Génération des métaux (alchimie, histoire des sciences). - D'après Aristote, les
métaux sont formés d'eau et de terre : ce qui exprime leur fusibilité et leur fixité, aussi bien que leur aptitude à être changés en oxydes. Aristote distingue encore les corps en réceptifs on passifs, et actifs ou donnant la forme. C'est ainsi que l'étain disparaît en subissant l'influence de la matière du cuivre qui le colore. Nous touchons ici aux notions alchimiques. Il indique également qu'il existe dans la terre deux vapeurs ou exhalaisons, l'exhalaison sèche et l'exhalaison humide, laquelle produit les métaux. Ces énoncés rappellent, sous une forme plus vague, les théories forgées au XIXe siècle sur les minéraux de filons, produits par les vapeurs souterraines.

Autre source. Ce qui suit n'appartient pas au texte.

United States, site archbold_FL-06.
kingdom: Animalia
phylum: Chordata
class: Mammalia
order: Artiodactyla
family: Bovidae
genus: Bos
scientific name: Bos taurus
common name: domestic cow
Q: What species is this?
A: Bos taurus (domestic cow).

Et ailleurs :
« L'or, l'argent, le cuivre, l'étain, le plomb, le verre et bien des pierres sans nom, participent de l'eau : car tous ces corps fondent par là chaleur. Divers vins, l'urine, le vinaigre, la lessive, le petit-lait, la lymphe participent aussi de l'eau, car tous ces corps sont solidifiés par le froid. Le fer, la corne, les ongles, les tendons, le bois, les cheveux, les feuilles, l'écorce participent plutôt de la terre : ainsi que l'ambre, la myrrhe, l'encens, etc. » 
Tous ces énoncés témoignent de l'effort fait par la science antique pour pénétrer la constitution des corps, et manifestent les analogies vagues qui guidaient ses conceptions. La théorie des exhalaisons est le point de départ des idées ultérieures sur la génération des métaux dans la terre; nous lisons dans Proclus, philosophe néoplatonicien.
« L'or et l'argent et chacun des métaux, dit-il, sont engendrés dans la terre sous l'influence des divinités célestes et de leurs effluves. Le soleil produit l'or; la lune, l'argent; Saturne, le plomb; Mars, le fer. »
D'autres ont ajouté depuis : Vénus produit le cuivre; Mercure (ou Jupiter), l'étain. Ces théories ont régné pendant le Moyen âge. On lit encore, dans Vincent de Beauvais
« D'après Rhazès, les minéraux sont des vapeurs épaissies et coagulées au bout d'un temps considérable. Le vif argent et le soufre se condensent d'abord. Les corps transformés graduellement pendant des milliers d'années dans les mines arrivent à l'état d'or et d'argent; mais l'art peut produire ces effets en un seul jour. » 
Dès les temps les plus anciens, ces idées se sont mêlées avec des imaginations astrologiques, relatives aux influences sidérales. 
« Les métaux et les pierres, disait-on, n'éprouvent pas les influences célestes, sous leur forme même de métaux ou de pierres, mais lorsqu'ils sont sous la forme de vapeurs et tandis qu'ils durcissent. »
On voit par là le sens mystique de ces mots attribués à Hermès par Albert le Grand
« La terre est la mère des métaux ; le ciel en est le père. » 
De même cet autre axiome hermétique :
« En haut les choses terrestres; en bas les choses célestes », 
lequel s'appliquait à la fois à la transformation des vapeurs dans la nature et à la métamorphose analogue que l'on effectuait par l'art dans les alambics.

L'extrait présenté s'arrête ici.